A public sector strike in south west Germany has entered its seventh week after unions and authorities failed to find agreement in arbitration.
The strikes have entered their seventh week
The dispute in the state of Baden-Wuerttemberg centres on plans to raise the working week from 38.5 hours to 40, together with a cut in bonuses.
Services union Verdi said it would continue with the strikes, but also look at introducing other strategies.
Rubbish collectors, hospital staff and teachers have all joined the walkouts.
While Germany's cash-strapped state authorities say the changes are vital, Verdi argues that lengthening hours would destroy jobs.

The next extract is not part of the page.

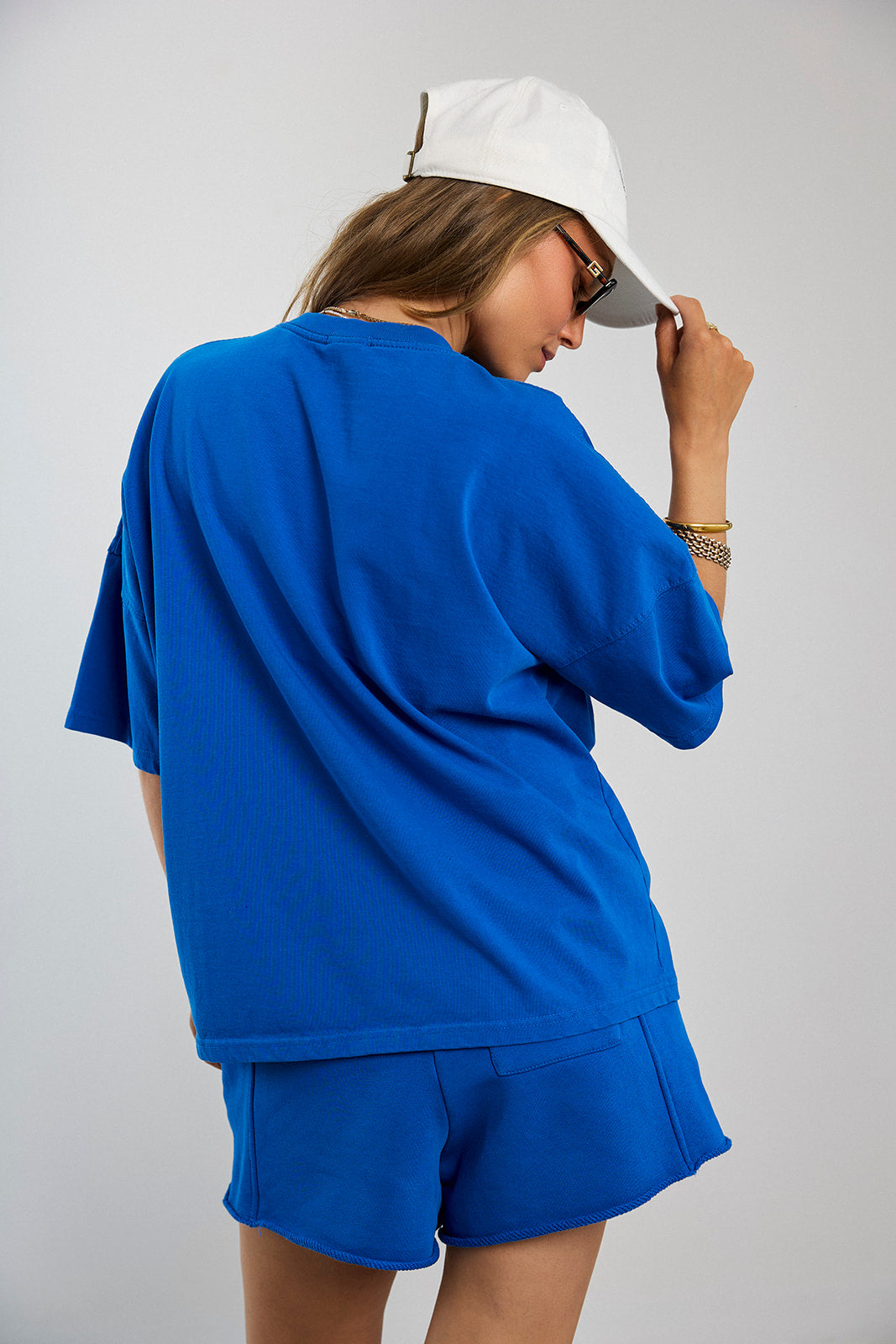 T-Shirt West Cobalt BASEBALL - 8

It is so far digging in its heels, despite its own suggestions that the strikes may not be working.
"We need a change of strategy," said the union's chief negotiator in Baden-Wurttemberg, Alfred Wohlfart.

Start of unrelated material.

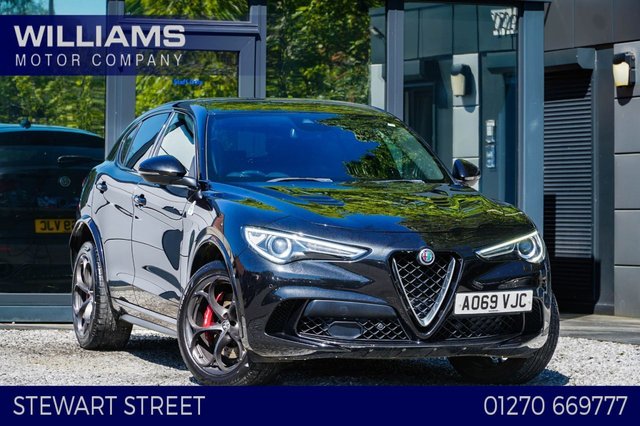View our ALFA ROMEO STELVIO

The ongoing strikes in Baden-Wurttemberg have been mirrored by similar walkouts by Verdi members across Germany in the country's biggest public sector stoppage for 14 years.
While municipal workers in the city of Hamburg and the state of Lower Saxony have managed to reach agreement with management, the stand-off continues in Baden-Wuerttemberg.
Thousands of workers have so far taken part in the industrial action.
In a separate dispute, thousands of doctors at public hospitals have also stepped up strike action for improved working conditions and a 30% rise in basic pay.